Трагически погибший накануне и горячо оплаканный всеми либеральными медиазвездами журналист Аркадий Бабченко на следующий день неожиданно воскресает и, стыдливо отводя глаза от телекамер, произносит какой-то маловразумительный текст об операции, которая готовилась два месяца и в которой ему было поручено принять участие – втайне от жены и близких – еще месяц назад.
Президент Петр Порошенко объявляет день чудесного «воскрешения» журналиста Днем нового рождения украинской нации, а половина либеральных звезд по обе стороны российско-украинской границы не могут скрыть восторга перед изобретательностью спецслужб Незалежной, целый день морочившей всему миру голову.
Увы, эта история что-то подозрительно напоминает – но не по сюжету, а по почерку.
А напоминает она историю с отменой саммита в Сингапуре 12 июня, который, как выяснилось два дня спустя, отнюдь не отменен, и подготовка к которому, оказывается, продолжается с новой силой.
Саммит в Сингапуре и готовящуюся сделку с США с Северной Корее при участии Кореи Южной все уже успели оплакать (или злорадно похоронить - в зависимости от взглядов), а потом выяснилось, что делать это совершенно не стоило, потому что вся идиотская история с якобы отменой этой сделки (по абсолютно надуманному поводу) была спецоперацией Дональда Трампа по выторговыванию для США больших уступок со стороны его северокорейского визави.
Воля Ваша, но есть что-то в Аркадии Бабченке от президента США, равно как и в президенте США от Грицака и Луценко.
Это какой-то один общий стиль – идиотизации политики, заполнения повестки дня фейк-новостями без доли уважения к общественному мнению, которое можно спокойно на день-два ввести в заблуждение.

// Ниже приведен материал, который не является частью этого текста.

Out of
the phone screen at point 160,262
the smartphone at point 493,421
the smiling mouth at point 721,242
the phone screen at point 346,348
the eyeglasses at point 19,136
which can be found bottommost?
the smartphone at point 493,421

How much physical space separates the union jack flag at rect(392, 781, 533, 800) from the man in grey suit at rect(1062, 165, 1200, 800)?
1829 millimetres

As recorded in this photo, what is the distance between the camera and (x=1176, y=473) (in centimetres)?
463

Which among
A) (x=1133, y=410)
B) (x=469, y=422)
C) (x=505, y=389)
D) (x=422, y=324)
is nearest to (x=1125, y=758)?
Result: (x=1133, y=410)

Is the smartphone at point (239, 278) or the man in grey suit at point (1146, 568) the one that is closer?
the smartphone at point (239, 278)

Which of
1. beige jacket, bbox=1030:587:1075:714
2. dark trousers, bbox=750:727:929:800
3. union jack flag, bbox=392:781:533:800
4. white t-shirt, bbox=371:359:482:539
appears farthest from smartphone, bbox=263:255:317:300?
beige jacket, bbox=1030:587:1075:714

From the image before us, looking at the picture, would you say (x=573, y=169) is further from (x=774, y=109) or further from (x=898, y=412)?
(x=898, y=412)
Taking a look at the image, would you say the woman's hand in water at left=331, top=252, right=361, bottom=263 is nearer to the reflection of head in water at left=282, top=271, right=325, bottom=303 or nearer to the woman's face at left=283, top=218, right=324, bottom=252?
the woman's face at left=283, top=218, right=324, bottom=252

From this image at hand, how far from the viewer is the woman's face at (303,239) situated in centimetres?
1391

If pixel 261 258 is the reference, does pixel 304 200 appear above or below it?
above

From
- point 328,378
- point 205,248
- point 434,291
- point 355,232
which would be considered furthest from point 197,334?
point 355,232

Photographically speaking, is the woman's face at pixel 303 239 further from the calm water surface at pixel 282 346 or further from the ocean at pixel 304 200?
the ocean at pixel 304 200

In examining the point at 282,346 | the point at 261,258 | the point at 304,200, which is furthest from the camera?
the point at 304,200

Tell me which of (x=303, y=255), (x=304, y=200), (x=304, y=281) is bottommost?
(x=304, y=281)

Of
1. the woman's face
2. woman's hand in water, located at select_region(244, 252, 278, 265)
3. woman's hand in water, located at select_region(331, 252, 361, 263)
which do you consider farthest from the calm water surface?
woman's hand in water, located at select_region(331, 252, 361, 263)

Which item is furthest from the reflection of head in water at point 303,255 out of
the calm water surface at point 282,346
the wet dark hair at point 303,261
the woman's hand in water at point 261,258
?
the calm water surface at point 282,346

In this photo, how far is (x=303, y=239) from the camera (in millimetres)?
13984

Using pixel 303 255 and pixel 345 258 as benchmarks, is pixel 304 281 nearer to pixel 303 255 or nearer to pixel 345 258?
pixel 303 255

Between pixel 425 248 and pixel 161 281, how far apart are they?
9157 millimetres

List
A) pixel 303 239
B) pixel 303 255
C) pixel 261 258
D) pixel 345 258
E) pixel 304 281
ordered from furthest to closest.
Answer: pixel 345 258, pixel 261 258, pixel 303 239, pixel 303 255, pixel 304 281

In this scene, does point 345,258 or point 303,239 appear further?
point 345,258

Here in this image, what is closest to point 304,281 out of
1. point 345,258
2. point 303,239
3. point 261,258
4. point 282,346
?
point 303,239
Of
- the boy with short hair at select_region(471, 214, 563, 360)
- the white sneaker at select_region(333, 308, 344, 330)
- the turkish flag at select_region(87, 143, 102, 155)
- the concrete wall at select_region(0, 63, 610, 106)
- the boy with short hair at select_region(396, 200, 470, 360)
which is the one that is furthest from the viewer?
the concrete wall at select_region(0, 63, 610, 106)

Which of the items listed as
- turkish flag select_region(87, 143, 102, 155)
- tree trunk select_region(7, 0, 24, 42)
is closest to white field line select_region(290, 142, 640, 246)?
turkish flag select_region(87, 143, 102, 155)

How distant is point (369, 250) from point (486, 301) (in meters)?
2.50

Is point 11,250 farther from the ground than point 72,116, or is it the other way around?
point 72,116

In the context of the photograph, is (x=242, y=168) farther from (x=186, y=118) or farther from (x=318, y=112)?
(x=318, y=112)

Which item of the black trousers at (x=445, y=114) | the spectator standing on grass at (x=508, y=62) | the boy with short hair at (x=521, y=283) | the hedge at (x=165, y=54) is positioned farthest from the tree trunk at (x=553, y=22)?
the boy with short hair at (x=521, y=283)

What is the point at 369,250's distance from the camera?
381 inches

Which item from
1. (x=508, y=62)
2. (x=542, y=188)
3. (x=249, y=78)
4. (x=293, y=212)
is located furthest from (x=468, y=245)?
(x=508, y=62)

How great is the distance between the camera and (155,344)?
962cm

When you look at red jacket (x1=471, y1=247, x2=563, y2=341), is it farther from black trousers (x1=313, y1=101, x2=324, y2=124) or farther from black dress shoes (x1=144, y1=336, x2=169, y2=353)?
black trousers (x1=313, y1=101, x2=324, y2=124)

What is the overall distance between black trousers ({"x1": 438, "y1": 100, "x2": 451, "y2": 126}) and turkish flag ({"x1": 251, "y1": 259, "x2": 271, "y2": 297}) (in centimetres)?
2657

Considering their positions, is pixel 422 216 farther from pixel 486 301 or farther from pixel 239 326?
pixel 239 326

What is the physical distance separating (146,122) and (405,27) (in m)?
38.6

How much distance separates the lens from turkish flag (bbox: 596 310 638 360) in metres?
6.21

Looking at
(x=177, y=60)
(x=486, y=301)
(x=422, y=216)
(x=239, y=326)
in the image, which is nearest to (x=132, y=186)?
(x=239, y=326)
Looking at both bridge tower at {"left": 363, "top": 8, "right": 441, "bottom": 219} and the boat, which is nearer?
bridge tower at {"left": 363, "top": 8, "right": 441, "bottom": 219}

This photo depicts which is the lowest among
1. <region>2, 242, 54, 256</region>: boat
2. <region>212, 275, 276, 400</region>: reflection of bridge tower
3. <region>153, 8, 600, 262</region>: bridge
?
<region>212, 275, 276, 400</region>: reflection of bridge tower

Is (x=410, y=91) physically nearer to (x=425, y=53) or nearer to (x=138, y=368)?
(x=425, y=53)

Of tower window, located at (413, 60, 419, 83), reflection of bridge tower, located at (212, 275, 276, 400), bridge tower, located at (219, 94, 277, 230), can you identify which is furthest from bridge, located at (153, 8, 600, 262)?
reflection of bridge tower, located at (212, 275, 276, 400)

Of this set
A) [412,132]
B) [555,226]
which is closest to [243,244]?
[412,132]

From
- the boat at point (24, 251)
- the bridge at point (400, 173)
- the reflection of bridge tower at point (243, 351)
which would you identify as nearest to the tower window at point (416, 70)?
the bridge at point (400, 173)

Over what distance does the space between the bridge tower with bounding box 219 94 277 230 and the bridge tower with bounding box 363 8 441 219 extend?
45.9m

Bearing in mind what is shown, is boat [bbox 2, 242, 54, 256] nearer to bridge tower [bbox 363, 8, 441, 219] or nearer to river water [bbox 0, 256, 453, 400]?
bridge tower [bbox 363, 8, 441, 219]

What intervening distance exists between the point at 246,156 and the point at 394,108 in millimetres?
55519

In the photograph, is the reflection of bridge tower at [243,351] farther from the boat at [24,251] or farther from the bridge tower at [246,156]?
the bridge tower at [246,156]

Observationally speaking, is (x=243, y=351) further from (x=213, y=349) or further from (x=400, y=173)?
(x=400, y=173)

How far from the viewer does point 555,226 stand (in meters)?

А потом, как ни в чем ни бывало, объявить обман политической комбинацией.
Ну а в целом как оценить все происходящее вокруг нас?
Как отнестись всерьез к делу «оживающих» после применения боевого химического оружия Скрипалей, к самому феномену Джона Болтона, который требует от Северной Кореи исполнения «ливийского сценария» разоружения, зная, чем для ливийского лидера обернулся именно этот сценарий?
А как прикажете понимать сам выход из «иранской сделки» с исполнением 12 неисполнимых условий Майка Помпео в качестве наиболее «мягкого варианта»?
А дело о российском вмешательстве в американские выборы, в рамках которого установлено только то, что у президента США было много оплаченных любовниц и он скрывал это от своей жены, а русские, видимо, знали об этом и угрожали разрушить его семейное счастье?
Такое ощущение, что в целом в мире – за рубежом и не только за рубежом – везде - реализуется одна большая спецоперация СБУ.
Да если бы дело было только в проклятом Западе?
Конечно, наш президент на фоне американского – это почти царь Соломон, равно как наш министр иностранных дел на фоне его англосаксонских партнеров – это Талейран и Меттерних в одном лице.
Но если мы взглянем на наши публичные дебаты по телевизору, то снова увидим там одну сплошную СБУ-шную спецоперацию.
Люди годами говорят одно и то же на одни и те же темы, используя одни и те же аргументы, с полным пониманием того, что в этом споре не родится не то что истина, а просто членораздельно высказанная мысль.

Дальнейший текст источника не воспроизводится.